Can a discharge “through” groundwater violate the Clean Water Act?
If a pipeline spills fuel that travels through groundwater into a stream, is it a discharge in violation of the Clean Water Act (CWA)? What if pollutants leach out of a coal ash impoundment into groundwater and later end up in a nearby river? What if a sewage utility injects treated wastewater into the ground and it travels through groundwater to the ocean? These are the kinds of questions raised by a rapidly expanding set of CWA citizen suits based on the so-called “groundwater conduit” theory. The theory holds that an unpermitted discharge of a pollutant into groundwater can violate the CWA if the pollutant is conducted through groundwater to a “water of the United States.” More than half a dozen district court decisions addressing this issue have been handed down in the last few years, and at present five appeals are pending in three different U.S. Courts of Appeals. The sheer volume of litigation, together with the serious implications of the theory for a host of major industries, make this one of the hottest issues in environmental law today and a likely candidate for Supreme Court review.

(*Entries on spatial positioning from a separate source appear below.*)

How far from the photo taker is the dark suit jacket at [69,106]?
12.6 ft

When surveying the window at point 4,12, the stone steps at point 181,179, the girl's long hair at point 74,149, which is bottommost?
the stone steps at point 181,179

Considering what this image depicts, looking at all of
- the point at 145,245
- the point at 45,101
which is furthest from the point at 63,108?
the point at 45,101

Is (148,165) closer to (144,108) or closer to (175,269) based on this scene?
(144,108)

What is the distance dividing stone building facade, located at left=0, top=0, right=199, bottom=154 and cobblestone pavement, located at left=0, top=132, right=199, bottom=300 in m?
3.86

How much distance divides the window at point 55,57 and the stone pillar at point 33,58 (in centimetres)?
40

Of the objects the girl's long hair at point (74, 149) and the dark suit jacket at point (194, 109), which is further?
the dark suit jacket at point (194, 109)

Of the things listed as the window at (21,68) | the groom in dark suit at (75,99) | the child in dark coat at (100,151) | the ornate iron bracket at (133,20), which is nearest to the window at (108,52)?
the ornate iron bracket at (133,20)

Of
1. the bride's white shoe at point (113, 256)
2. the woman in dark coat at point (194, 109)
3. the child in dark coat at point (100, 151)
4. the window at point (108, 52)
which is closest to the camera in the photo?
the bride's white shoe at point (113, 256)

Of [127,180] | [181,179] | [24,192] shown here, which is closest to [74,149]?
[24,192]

The CWA prohibits the “discharge of any pollutant” to waters of the United States unless authorized by a permit. Discharge of a pollutant is defined as “any addition of any pollutant to [waters of the United States] from any point source.” “Point source” means “any discernible, confined and discrete conveyance,” including any pipe, ditch, discrete fissure, or container. The scope of waters of the United States is a notoriously complex and controversial issue, but the exclusion of groundwater is well established. The issue, then, is whether the unpermitted discharge of a pollutant from a point source to groundwater — where the pollutant is then conducted through groundwater to a qualifying surface water — violates the CWA.

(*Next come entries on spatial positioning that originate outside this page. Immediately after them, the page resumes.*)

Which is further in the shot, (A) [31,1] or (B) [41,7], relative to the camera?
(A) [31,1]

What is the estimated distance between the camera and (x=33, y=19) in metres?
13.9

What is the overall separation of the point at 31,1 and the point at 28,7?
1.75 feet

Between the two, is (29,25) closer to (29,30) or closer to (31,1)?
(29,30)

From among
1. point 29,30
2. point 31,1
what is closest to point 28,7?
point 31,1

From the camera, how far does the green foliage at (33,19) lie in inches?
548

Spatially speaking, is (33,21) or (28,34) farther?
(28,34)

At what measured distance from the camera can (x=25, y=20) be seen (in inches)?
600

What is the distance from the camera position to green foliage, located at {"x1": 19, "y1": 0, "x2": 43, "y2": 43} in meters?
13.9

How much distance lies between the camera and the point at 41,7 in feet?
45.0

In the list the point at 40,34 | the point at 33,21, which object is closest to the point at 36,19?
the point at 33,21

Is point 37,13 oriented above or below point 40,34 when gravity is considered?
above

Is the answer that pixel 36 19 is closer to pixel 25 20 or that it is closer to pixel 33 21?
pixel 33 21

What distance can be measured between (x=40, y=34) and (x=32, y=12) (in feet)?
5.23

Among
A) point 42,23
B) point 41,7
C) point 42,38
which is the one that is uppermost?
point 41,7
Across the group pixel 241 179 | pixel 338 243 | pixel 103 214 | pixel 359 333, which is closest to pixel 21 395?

Recent case law has muddied the water
Although the groundwater conduit theory is not new, the number of citizen suits based on it have increased dramatically in the last few years. Most of the recent cases on this issue involve coal ash impoundments, and the decisions are split. In Cape Fear River Watch v. Duke Energy Progress, Inc., 25 F. Supp. 3d 798 (E.D.N.C. 2014), the court held that the CWA does not cover discharges to groundwater, regardless of whether the groundwater is “hydrologically connected” to surface waters. But in Yadkin Riverkeeper Inc. v. Duke Energy Carolinas, 141 F. Supp. 3d 428 (M.D.N.C. 2015), Sierra Club v. Virginia Electric Power Co., 247 F.Supp.3d 753 (E.D.Va. 2017) (VEPCO), and Tennessee Clean Water Network v. Tennessee Valley Authority, No. 3:15-cv-00424 (M.D. Tenn. Aug. 4, 2017) (TVA), the district courts held that ash impoundments were point sources and that the unpermitted discharge of pollutants from such impoundments into groundwater, followed by migration to surface waters, violated the CWA.
But the implications of the groundwater conduit theory are much broader than ash impoundments, as other recent cases make clear. In Upstate Forever v. Kinder Morgan Energy Partners, 252 F. Supp. 3d 488 (D.S.C. 2017), the district court rejected the theory in a case involving the discharge of more than 300,000 gallons of petroleum products as a result of a pipeline rupture. On the other hand, in Hawaii Wildlife Fund v. County of Maui, 24 F. Supp. 3d. 980 (D. Haw. 2014), the court relied on the theory to hold a utility liable in connection with underground injection of treated wastewater. Although that injection was permitted under the Safe Drinking Water Act, the utility did not have a CWA permit and a study later determined that the wastewater was traveling a half mile through groundwater to the Pacific Ocean.
Parties on both sides of these cases have marshalled arguments based on 1) the CWA’s text and legislative history, 2) EPA’s (seemingly contradictory) past statements on the issue, 3) the practical implications of the theory for a host of economic activities, and 4) impacts on the interaction of the CWA with other legal regimes, including state and local regulation of groundwater and federal regulation of coal ash disposal and underground waste injection. Environmental groups and trade associations representing a diverse group of industries have weighed in with amicus briefs, underscoring the broad salience of the issue.
Several of these decisions are now on appeal. The Ninth Circuit has heard argument in the Maui case, and the U.S. Environmental Protection Agency weighed in with an amicus brief, arguing that discharge of pollutants through groundwater can violate the CWA if there is a “direct hydrologic connection” to a water of the United States. In addition, appeals of both the VEPCO and Upstate Forever cases are pending before the Fourth Circuit, and the TVA decision has been appealed to the Sixth Circuit. The outcomes in these cases will be consequential in their own right and may well tee the issue up for Supreme Court review, particularly if the Circuits split.
The course ahead
Although the groundwater conduit theory is not new, the number of citizen suits based on it have increased dramatically in the last few years. While there are differences between the facts in these cases, the divergent outcomes underscore the continuing uncertainty in the law. Pending Court of Appeals decisions — and possible litigation in the Supreme Court — may help to clarify the scope of the CWA. Depending in part on the outcome of those cases, key industries such as electric and water utilities and oil and gas, mining and manufacturing companies should consider calling on EPA to provide further clarity through rulemaking or guidance. Whatever the path, resolution of these issues is critically important for companies seeking regulatory certainty — particularly given the breadth of activities and the scale of potential liability, which has ranged from tens of millions to billions of dollars in several of the recent cases.